Maria, Unsere Liebe Frau des Friedens von Yamoussoukro, möge
für die Versöhnung und Eintracht unter allen Söhnen und Töchtern dieser
geliebten Nation Fürsprache einlegen.
Am gestrigen Tag, dem 1. Februar, begann das neue Mondjahr für
viele Millionen Menschen - besonders Chinesen, Vietnamesen und Koreaner -, die
diesen Festtag im Rahmen ihrer Familien feiern. Ihnen gegenüber wiederhole ich
den Wunsch, den ich in der Botschaft zum jüngsten Weltfriedenstag zum Ausdruck
gebracht habe: Das neue Jahr sei eine Zeit des Friedens, auf der Grundlage von
»vier klaren Erfordernissen des menschlichen Geistes: Wahrheit, Gerechtigkeit,
Liebe und Freiheit«. Mein Wunsch ist, daß mein freundschaftlicher Gruß das
Herz eines jeden von ihnen erreiche. Mein Gebet begleitet sie jeden Tag .

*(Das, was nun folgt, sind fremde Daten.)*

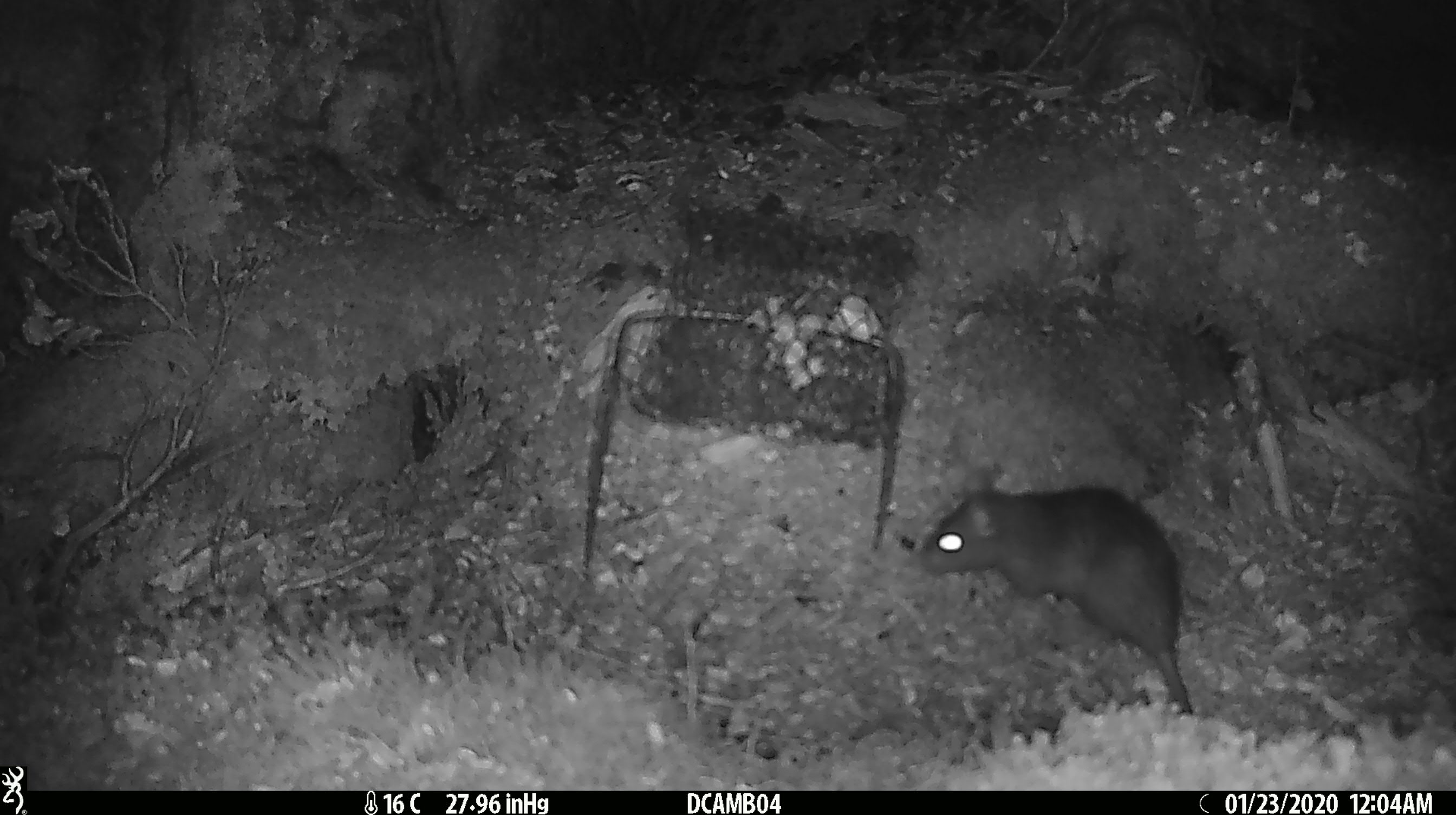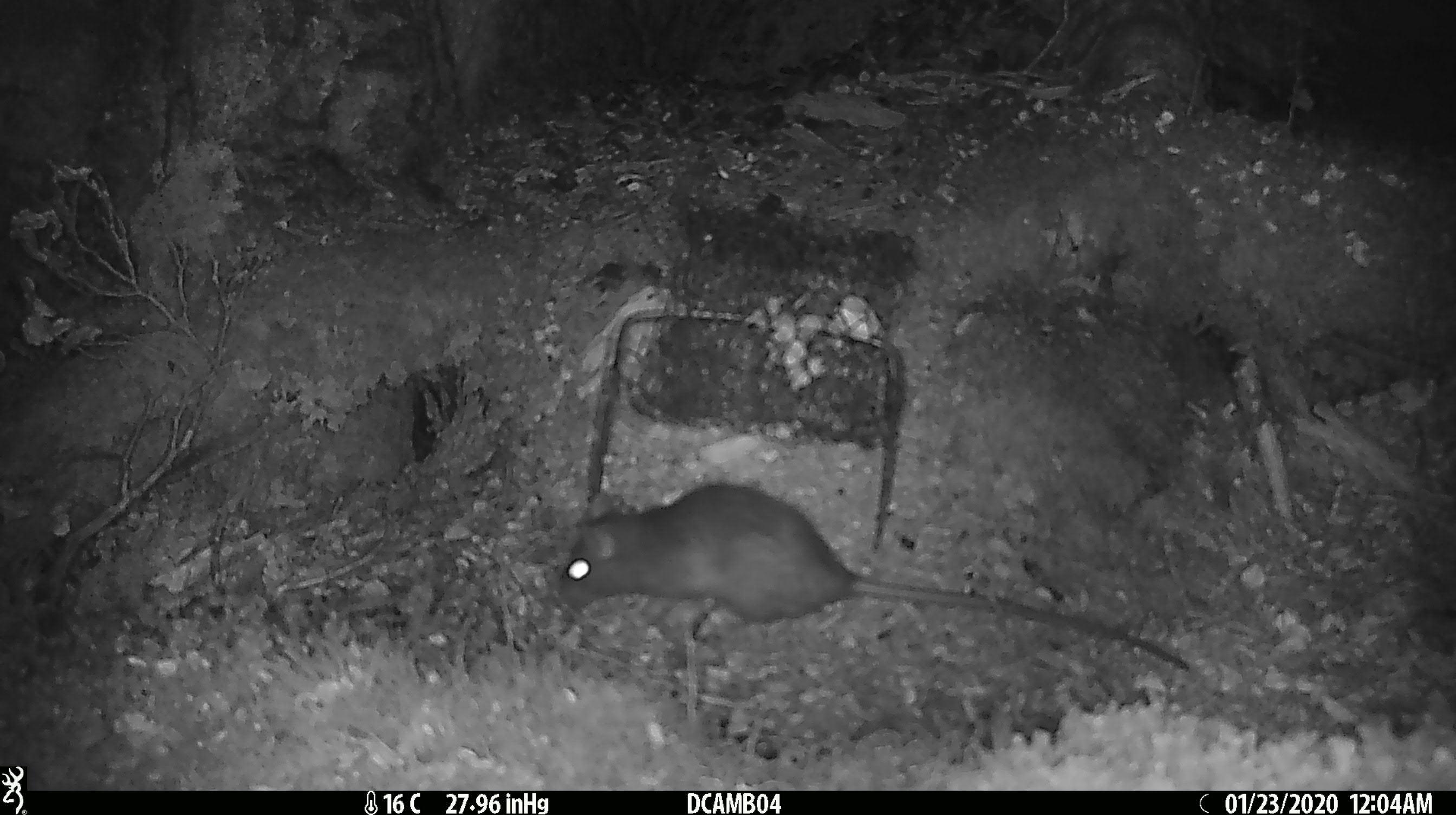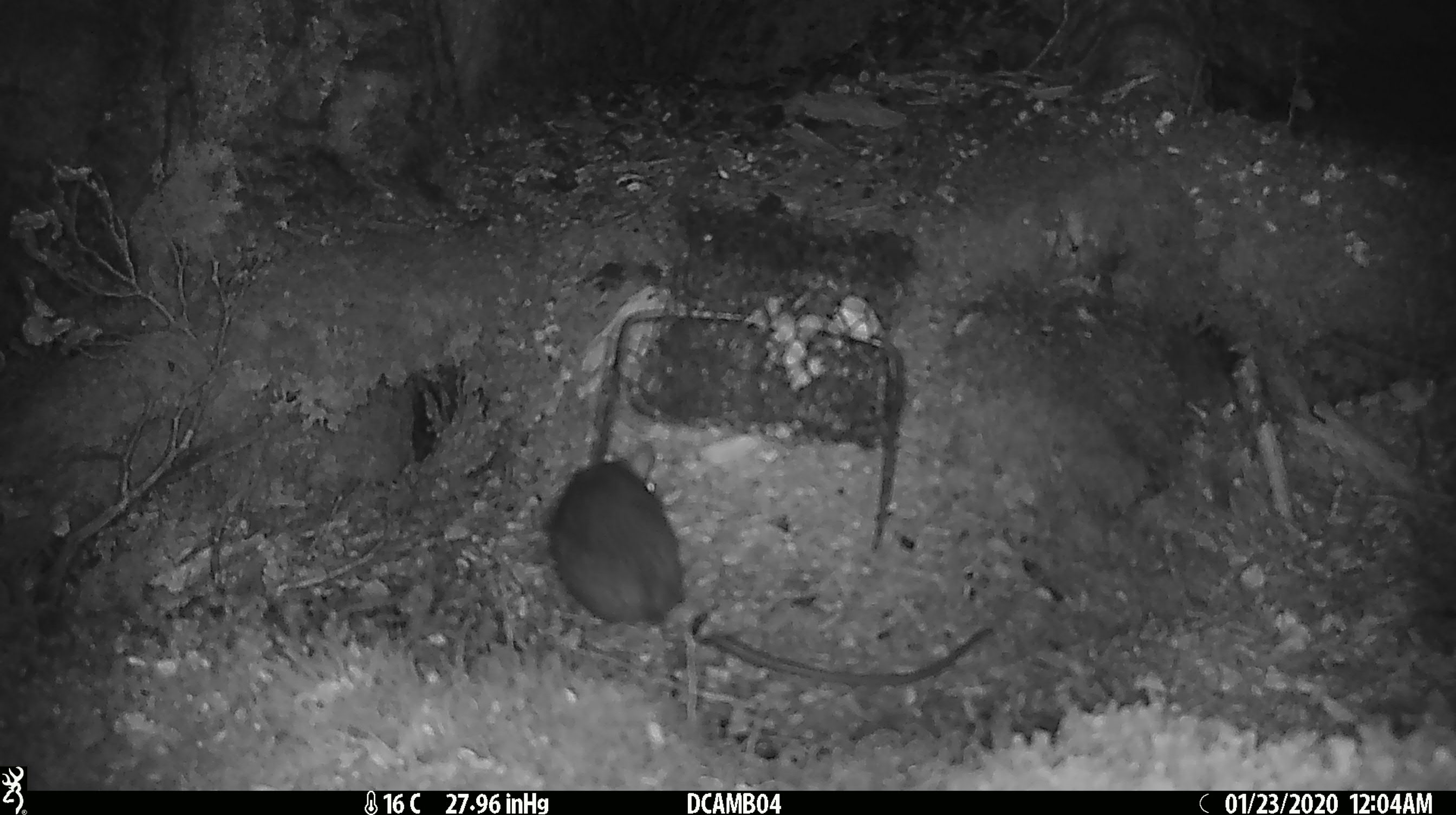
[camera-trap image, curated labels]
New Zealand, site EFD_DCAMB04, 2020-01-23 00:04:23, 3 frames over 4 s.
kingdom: Animalia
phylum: Chordata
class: Mammalia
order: Rodentia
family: Muridae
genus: Rattus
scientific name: Rattus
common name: rat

Sehr herzlich begrüße ich die Pilger und Besucher aus den Ländern
deutscher Sprache, besonders die „Floridsdorfer Chorvereinigung Harmonie
1865" aus Wien. Maria, die Mutter Jesu, zeigt uns den Weg der Heiligkeit:
Ihr Leben steht ganz unter dem Willen Gottes. Ihre Fürbitte helfe uns, als Jünger
Christi Licht und Frieden in die Welt zu bringen. Der Herr segne euch!
Meinen Willkommensgruß richte ich an die Pilger aus dem
spanischen Sprachraum, die heute bei diesem Angelusgebet anwesend sind,
insbesondere an die Pilger aus den spanischen Diözesen Jerez de la Frontera und
Cádiz-Ceuta. Jesus Christus, der in der heutigen Liturgie als Licht der
Nationen vorgestellt wurde, ermutige euch auf eurem Weg!
Ich begrüße die Pilger italienischer Sprache, insbesondere die
Pfarrgruppen aus Troina, Caltagirone und Villa San Giovanni. Möge der Aufenthalt
beim Petrusgrab euren Glauben und euer Zeugnis für das Evangelium stärken.
Ich wünsche euch allen einen schönen Sonntag.